Consider the test directory as the default working location

cd zhenhu/PKUTutorial/test

Exercise 2 - Calculation of Acceptance

The CMS detector does not cover the whole eta range therefore a fraction of Upsilons decaying to muons will not be detected. Also tracks from muons with low pT will not be identified as muons as the low pT muons cannot reach the muon system. Therefore there is a need to estimate what fraction of Upsilons can be detected assuming 100% detector efficiency. This fraction is called geometric and kinematic acceptance. In this analysis we accept muons in the pseudorapidity range |η| < 2.1. We make this choice to match the eta range of the single muon trigger. Within this range we assume full detector coverage. We also require both muons to have pT > 3.5 GeV to have sufficient muon identification and triggering efficiencies. The acceptance is a function of Upsilon pT, rapidity and polarization.

----------------------------------------

Your goal: Please reproduce the passage from the acceptance exercise text between "The CMS detector" and "rapidity and polarization.", inclusive.

Data section:

----------------------------------------

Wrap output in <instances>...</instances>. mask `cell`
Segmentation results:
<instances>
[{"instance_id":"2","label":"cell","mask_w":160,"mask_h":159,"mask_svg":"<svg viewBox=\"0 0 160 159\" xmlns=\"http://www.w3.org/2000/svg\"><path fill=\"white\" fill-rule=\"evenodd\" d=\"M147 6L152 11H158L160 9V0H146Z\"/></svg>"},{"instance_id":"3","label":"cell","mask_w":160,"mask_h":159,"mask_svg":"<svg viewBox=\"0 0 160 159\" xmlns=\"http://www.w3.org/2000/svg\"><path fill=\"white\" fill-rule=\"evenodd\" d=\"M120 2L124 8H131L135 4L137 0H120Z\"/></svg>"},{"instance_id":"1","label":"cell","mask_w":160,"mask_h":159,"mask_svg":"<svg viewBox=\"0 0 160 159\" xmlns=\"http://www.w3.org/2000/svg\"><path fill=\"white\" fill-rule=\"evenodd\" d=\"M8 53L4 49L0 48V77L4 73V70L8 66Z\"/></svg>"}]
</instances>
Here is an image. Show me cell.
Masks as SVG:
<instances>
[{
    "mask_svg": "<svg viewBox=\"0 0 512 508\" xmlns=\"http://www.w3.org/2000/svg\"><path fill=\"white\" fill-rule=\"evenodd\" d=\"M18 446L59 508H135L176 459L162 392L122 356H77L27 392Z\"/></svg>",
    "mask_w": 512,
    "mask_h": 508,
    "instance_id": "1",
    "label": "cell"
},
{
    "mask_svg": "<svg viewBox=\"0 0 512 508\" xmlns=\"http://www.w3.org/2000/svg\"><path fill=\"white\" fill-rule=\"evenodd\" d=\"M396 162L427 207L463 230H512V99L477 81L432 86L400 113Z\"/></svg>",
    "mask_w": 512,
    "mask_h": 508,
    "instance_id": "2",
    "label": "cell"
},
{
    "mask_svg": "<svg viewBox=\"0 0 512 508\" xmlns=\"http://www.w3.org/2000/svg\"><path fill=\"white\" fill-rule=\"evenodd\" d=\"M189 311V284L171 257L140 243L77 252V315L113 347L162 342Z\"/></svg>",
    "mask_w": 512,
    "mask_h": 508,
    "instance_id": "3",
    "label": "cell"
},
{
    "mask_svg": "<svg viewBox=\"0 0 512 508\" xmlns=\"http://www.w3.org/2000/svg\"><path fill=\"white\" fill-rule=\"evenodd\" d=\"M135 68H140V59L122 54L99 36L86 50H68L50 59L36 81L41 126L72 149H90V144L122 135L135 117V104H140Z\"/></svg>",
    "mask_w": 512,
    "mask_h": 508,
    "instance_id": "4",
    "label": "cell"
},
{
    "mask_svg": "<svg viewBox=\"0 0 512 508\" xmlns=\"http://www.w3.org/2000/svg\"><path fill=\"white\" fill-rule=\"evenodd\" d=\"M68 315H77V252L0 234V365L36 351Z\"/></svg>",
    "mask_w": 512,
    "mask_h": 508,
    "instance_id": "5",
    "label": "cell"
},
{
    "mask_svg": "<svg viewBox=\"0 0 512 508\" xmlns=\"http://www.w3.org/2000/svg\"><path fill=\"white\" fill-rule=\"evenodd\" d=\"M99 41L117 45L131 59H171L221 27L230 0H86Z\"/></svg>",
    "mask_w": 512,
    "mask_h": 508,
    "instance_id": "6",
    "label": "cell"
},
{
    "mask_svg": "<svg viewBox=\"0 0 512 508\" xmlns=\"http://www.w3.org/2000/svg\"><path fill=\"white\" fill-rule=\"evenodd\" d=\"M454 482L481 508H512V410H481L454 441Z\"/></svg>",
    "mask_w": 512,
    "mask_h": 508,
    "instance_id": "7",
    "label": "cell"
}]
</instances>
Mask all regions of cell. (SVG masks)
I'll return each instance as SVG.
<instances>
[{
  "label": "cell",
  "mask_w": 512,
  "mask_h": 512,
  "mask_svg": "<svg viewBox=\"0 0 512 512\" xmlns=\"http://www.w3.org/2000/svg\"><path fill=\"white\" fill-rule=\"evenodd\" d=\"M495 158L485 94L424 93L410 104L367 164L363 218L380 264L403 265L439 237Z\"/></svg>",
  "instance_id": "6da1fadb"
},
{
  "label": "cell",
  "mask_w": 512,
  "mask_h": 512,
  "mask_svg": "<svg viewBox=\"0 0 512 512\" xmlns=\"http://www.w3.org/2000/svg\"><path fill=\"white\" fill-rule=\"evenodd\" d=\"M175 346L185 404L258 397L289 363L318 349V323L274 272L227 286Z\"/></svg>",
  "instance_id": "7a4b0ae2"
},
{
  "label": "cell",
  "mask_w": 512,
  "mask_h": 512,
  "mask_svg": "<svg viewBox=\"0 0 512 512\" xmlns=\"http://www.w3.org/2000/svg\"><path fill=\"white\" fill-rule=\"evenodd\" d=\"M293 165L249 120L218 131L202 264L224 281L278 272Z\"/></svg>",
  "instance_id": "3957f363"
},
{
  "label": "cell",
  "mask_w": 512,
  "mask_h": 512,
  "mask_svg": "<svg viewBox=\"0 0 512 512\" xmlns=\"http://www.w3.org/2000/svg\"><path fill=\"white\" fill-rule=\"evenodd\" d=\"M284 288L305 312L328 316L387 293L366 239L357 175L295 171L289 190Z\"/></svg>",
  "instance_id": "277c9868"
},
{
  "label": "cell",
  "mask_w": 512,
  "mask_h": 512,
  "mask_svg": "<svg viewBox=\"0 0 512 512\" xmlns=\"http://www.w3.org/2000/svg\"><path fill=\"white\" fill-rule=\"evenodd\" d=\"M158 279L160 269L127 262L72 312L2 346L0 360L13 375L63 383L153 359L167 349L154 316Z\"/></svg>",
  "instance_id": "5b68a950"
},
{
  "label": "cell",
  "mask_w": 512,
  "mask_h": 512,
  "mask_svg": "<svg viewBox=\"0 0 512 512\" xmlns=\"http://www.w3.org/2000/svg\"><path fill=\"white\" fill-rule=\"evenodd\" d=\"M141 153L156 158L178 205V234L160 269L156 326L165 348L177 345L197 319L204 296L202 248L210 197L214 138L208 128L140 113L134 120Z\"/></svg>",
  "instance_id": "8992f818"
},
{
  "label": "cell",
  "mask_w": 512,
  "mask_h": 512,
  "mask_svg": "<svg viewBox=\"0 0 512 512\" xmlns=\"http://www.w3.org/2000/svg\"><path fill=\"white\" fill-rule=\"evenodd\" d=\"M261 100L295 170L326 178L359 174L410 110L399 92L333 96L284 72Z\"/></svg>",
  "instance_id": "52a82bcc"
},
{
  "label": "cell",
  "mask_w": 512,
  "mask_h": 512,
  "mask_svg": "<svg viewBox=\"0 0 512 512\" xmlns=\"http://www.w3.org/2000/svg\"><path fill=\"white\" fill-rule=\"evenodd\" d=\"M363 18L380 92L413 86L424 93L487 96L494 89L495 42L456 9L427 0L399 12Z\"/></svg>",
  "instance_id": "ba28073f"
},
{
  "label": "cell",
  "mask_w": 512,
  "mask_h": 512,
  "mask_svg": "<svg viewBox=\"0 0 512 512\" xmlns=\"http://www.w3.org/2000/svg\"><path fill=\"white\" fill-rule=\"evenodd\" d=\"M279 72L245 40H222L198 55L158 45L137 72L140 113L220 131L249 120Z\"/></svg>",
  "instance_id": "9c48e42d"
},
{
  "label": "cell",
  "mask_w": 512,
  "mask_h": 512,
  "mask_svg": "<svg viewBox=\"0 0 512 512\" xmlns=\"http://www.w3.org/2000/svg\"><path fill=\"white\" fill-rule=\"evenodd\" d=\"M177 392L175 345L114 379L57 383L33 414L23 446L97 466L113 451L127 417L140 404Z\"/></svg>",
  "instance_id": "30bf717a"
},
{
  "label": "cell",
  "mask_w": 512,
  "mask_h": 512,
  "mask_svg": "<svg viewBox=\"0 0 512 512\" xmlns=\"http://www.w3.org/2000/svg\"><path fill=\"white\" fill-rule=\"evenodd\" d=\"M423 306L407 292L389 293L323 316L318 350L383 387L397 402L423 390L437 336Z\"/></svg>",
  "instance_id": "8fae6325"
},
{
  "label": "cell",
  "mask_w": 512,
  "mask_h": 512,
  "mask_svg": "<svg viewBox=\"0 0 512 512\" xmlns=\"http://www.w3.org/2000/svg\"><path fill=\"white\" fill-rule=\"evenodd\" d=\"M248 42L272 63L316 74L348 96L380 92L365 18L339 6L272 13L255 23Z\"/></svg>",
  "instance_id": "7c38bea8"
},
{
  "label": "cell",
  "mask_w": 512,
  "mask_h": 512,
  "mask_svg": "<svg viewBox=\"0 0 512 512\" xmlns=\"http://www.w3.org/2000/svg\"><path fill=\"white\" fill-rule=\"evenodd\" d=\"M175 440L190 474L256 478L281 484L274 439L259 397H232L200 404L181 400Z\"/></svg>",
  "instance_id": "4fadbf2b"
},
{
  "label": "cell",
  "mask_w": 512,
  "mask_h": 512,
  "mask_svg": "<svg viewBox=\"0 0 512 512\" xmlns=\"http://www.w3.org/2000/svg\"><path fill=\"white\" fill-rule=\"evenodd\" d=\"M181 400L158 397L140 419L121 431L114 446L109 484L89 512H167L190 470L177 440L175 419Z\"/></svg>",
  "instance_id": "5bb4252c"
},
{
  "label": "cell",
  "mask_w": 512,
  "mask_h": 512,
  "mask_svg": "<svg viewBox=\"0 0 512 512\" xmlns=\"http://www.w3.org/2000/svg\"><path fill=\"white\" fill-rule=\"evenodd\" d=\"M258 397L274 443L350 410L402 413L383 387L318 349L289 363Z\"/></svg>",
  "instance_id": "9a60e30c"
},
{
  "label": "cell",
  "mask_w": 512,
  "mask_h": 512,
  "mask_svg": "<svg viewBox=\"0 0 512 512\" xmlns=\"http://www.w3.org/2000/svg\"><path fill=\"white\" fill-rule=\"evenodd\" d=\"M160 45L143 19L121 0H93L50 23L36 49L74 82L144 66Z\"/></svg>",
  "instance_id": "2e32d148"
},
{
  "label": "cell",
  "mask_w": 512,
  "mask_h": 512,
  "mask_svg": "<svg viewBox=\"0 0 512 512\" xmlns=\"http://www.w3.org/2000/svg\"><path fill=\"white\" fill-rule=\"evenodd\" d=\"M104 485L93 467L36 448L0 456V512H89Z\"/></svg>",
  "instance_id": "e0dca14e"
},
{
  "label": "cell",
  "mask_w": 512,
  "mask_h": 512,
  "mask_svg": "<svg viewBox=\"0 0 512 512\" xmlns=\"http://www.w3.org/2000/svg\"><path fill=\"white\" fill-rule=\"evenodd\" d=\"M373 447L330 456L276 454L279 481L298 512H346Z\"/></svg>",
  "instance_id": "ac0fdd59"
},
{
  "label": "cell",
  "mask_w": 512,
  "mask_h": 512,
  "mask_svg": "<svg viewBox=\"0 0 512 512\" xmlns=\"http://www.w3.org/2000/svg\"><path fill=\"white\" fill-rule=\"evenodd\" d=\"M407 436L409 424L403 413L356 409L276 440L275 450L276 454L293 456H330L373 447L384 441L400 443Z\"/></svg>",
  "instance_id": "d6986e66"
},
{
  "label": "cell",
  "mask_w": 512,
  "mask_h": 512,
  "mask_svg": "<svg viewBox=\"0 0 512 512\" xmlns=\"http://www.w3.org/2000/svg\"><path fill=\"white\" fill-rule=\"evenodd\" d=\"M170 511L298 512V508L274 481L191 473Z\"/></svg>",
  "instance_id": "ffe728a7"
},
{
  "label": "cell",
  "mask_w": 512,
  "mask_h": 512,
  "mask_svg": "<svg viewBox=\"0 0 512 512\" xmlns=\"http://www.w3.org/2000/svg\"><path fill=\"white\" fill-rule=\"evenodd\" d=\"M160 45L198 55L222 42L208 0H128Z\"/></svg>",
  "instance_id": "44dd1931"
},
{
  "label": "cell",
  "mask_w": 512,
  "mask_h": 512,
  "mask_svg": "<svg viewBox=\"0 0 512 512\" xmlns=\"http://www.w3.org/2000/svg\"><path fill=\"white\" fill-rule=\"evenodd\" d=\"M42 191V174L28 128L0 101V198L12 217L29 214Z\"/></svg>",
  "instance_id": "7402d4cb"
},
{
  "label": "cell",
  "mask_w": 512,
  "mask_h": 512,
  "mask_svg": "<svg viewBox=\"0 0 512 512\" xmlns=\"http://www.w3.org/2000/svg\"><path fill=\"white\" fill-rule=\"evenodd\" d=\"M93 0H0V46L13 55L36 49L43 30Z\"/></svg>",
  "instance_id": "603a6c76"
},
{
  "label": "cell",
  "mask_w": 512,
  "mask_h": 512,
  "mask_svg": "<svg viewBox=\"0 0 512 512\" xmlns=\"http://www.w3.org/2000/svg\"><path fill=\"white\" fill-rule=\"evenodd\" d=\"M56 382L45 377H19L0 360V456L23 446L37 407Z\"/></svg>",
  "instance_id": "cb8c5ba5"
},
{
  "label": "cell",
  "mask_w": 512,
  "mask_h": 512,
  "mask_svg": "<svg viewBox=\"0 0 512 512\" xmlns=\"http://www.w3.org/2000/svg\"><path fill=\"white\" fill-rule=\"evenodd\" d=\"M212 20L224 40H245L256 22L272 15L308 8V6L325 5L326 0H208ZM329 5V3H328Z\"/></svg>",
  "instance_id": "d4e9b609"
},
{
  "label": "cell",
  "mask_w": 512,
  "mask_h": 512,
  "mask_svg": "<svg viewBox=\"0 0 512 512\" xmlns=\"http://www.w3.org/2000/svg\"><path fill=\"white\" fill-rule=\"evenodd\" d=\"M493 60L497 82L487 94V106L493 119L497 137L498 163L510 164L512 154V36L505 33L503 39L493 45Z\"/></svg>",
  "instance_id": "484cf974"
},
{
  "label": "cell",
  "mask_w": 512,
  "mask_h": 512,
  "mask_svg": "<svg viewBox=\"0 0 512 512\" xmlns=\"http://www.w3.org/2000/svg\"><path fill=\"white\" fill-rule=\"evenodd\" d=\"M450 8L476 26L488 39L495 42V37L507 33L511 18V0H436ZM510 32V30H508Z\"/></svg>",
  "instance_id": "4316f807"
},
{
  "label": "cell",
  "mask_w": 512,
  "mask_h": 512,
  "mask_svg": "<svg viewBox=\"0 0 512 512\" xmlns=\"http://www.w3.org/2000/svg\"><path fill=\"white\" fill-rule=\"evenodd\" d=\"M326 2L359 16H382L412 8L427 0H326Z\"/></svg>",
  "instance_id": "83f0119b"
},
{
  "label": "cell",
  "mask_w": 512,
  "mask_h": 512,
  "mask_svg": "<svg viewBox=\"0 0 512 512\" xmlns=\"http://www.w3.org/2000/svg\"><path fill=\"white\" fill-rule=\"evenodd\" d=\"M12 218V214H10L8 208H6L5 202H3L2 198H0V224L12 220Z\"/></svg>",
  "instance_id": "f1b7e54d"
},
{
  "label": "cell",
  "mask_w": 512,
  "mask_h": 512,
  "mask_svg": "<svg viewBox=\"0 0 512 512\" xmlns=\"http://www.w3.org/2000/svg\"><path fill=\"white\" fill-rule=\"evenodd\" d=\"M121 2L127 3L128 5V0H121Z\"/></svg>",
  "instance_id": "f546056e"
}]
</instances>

----------------------------------------

Problem solution:
The CMS detector does not cover the whole eta range therefore a fraction of Upsilons decaying to muons will not be detected. Also tracks from muons with low pT will not be identified as muons as the low pT muons cannot reach the muon system. Therefore there is a need to estimate what fraction of Upsilons can be detected assuming 100% detector efficiency. This fraction is called geometric and kinematic acceptance. In this analysis we accept muons in the pseudorapidity range |η| < 2.1. We make this choice to match the eta range of the single muon trigger. Within this range we assume full detector coverage. We also require both muons to have pT > 3.5 GeV to have sufficient muon identification and triggering efficiencies. The acceptance is a function of Upsilon pT, rapidity and polarization.